I became a therapist. Funny what takes some of us to this kind of work. I’ve done a lot of journeys, in pursuit of unsticking this thing about me I was making not-okay. Tantra, Amazonian plant medicine, inner child, cathartic work, personal guided channelled advice from beyond…. I started to feel defeated… there is a whole discourse in healing communities (I use the term loosely) about how we should be able to release and heal ourselves. In the end it felt tyrannical…. The tyranny of presence. The only thing I kept on trusting was dance, 5Rhythms et al. In the body was something true. In this practice was something trying to happen that I couldn’t so easily fuck up with my head. Poor head, trying so hard to work it all out

About the same time, four/five years ago, I started to give up on fixing myself, my depression, my failure. Sounds kind of soft, but it was awful and violent, and I was lost in the real, rather than theoretical experience, of there being nowhere else to go…. I can only write it like this, I fell. Falling happened. Not all at once, but fairly fast. It took my breath away, and I wondered if I was dying. I landed in what I have learned to call The Fields of Kindness, and it was there that I first started to get a taste of THIS. What if there really wasn’t anything to fix, to make wrong or right? Just This. Welcome or unwelcome. Easy or terrible.

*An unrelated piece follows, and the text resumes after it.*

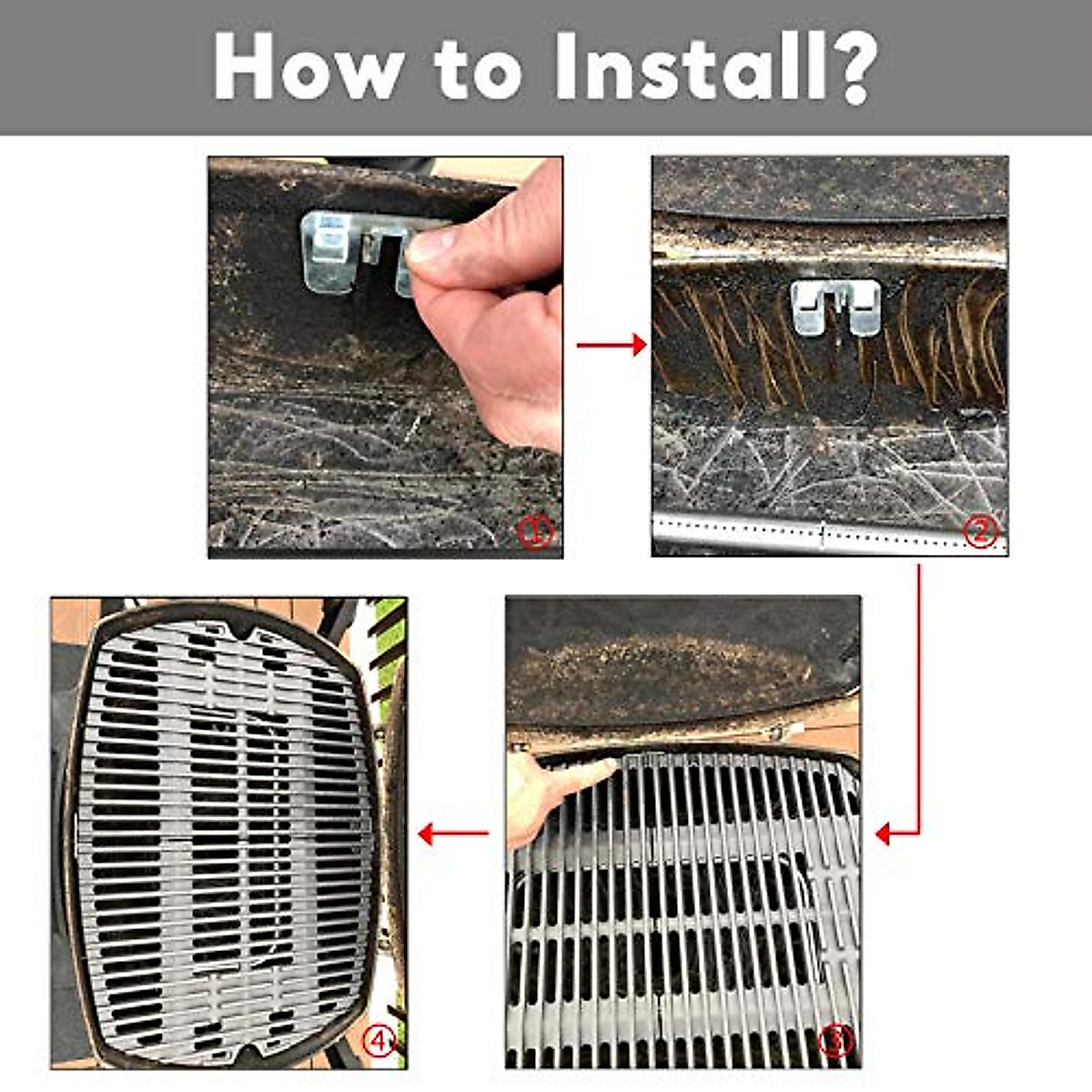 How to Install?

①

②

③

④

Alongside the Fields of Kindness were the Fields of Simplicity. So much kindness and simplicity, just waiting for me to get there. Homecoming happened. Truly. How long it can take to make that journey when the beginning was rough as fuck and no-one knew how to show you those Fields of kindness or simplicity, never mind a doorway called THIS.

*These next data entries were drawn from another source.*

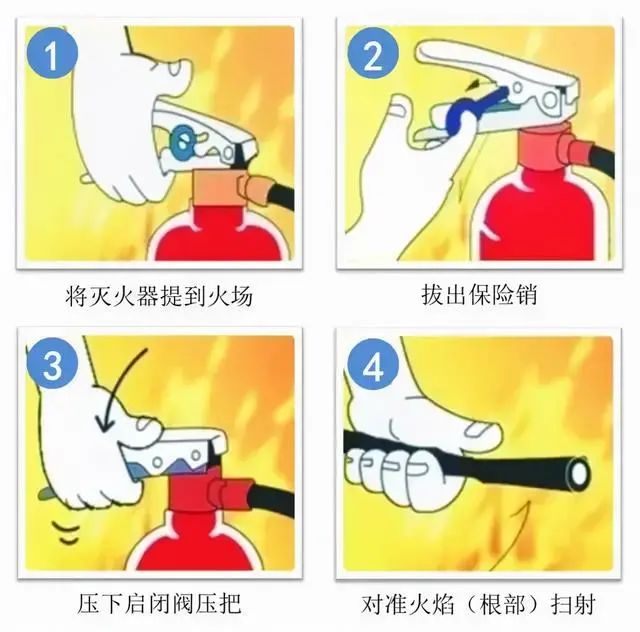 1

将灭火器提到火场

2

拔出保险销

3

压下启闭阀压把

4

对准火焰（根部）扫射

I could, if I were a linier bird, write a whole piece about the last couple of years, and the physical pain, and my enquiry about staying in, or leaving the world. But, I’m not a linier bird, and as I recover from my recent, rather miraculous surgery, waiting to see what the outcome will be, all I can say is that, that’s a riff and ramble for another day.

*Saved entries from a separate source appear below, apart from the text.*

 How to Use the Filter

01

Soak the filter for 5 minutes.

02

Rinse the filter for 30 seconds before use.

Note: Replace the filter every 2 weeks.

THIS this, is Sunday, on my beloved bed with Leonard the dog, some post op pain, some cracked open heart, interspersed with some head fuck about wanting to hang on to cracked open and knowing that nothing stays still, and that in all the welcoming and falling, I have learned that even if I drop in to the darkest places, luminosity still rolls through the darkness of rock face, and the stars are down there too. It’s the THIS-NESS of trusting that comes and goes: forgotten and remembered again.